Meskipun demikian, menurut Hendra, masih ada potensi rebound jika IHSG mampu bertahan di atas level support dan didukung oleh akumulasi di sektor tertentu.
Strategi Investasi di Tengah Ketidakpastian
Meskipun terdapat sejumlah sentimen negatif, beberapa faktor positif tetap menopang pasar. Keputusan Bank Indonesia mempertahankan suku bunga acuan di 5,5% memberikan sinyal positif bagi stabilitas moneter.
Arus dana domestik yang solid, terutama dari investor ritel dan institusi lokal, menjadi penyangga di tengah sikap wait and see investor asing.
Musim pembagian dividen dari emiten seperti NCKL, CTBN, dan PGAS juga menarik bagi investor yang mencari pendapatan tetap (income-seeking).
Laporan keuangan semester I yang akan dirilis pada Juli mendatang berpotensi mendorong window dressing dan rotasi sektor. Namun, investor tetap perlu bersikap selektif.
Hendra menyarankan untuk menghindari sektor transportasi udara dan logistik, karena rentan terhadap lonjakan harga minyak dan gangguan rantai pasok akibat geopolitik.
Sektor properti mewah dan konstruksi besar juga sensitif terhadap pelemahan Rupiah dan tekanan fiskal.
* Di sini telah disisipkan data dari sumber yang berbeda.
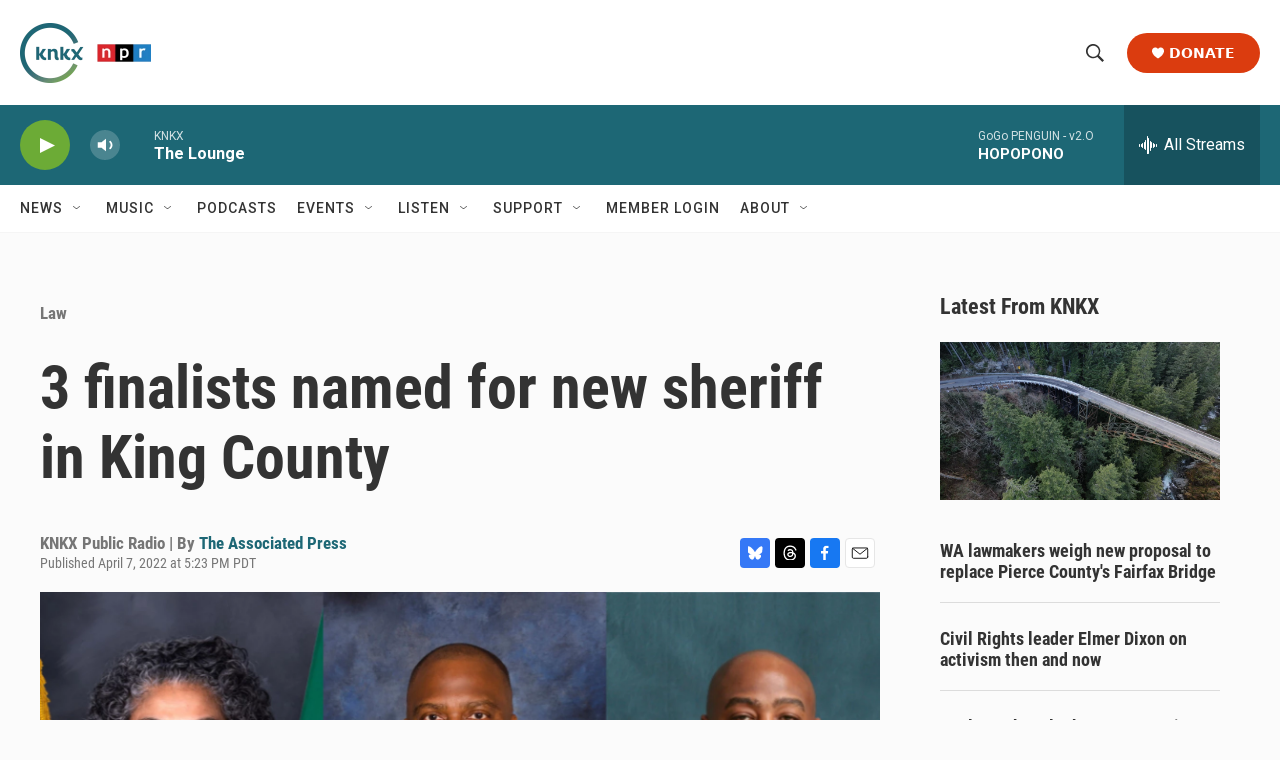

--- FILE ---
content_type: text/html; charset=utf-8
request_url: https://www.google.com/recaptcha/api2/aframe
body_size: 174
content:
<!DOCTYPE HTML><html><head><meta http-equiv="content-type" content="text/html; charset=UTF-8"></head><body><script nonce="JYamM_cObU7bulkpfhVyVA">/** Anti-fraud and anti-abuse applications only. See google.com/recaptcha */ try{var clients={'sodar':'https://pagead2.googlesyndication.com/pagead/sodar?'};window.addEventListener("message",function(a){try{if(a.source===window.parent){var b=JSON.parse(a.data);var c=clients[b['id']];if(c){var d=document.createElement('img');d.src=c+b['params']+'&rc='+(localStorage.getItem("rc::a")?sessionStorage.getItem("rc::b"):"");window.document.body.appendChild(d);sessionStorage.setItem("rc::e",parseInt(sessionStorage.getItem("rc::e")||0)+1);localStorage.setItem("rc::h",'1768893025023');}}}catch(b){}});window.parent.postMessage("_grecaptcha_ready", "*");}catch(b){}</script></body></html>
Saham big cap perbankan juga berpotensi mengalami tekanan sementara.
Sebaliknya, sektor energi dan komoditas seperti ANTM, ESSA, dan BRPT tetap berpotensial, didorong oleh ekspektasi kenaikan harga emas, nikel, dan amonia.
Saham defensif di sektor konsumer (ICBP, MYOR, SIDO), serta telko dan tower (TLKM, TOWR) juga menarik untuk diakumulasi karena cenderung stabil.
Saham-saham yang membagikan dividen besar, seperti CTBN dan NCKL, juga dapat menjadi penyeimbang risiko dalam portofolio.
Penting untuk diingat bahwa setiap keputusan investasi merupakan tanggung jawab individu. Lakukan riset dan analisis yang menyeluruh sebelum melakukan transaksi jual beli saham.
Secara keseluruhan, IHSG saat ini menghadapi tantangan yang kompleks. Meskipun ada potensi rebound, investor perlu memperhatikan faktor-faktor yang mempengaruhi pasar dan membuat keputusan investasi yang bijak dan terukur. Perkembangan situasi geopolitik dan nilai tukar Rupiah akan menjadi penentu utama arah IHSG dalam beberapa waktu ke depan.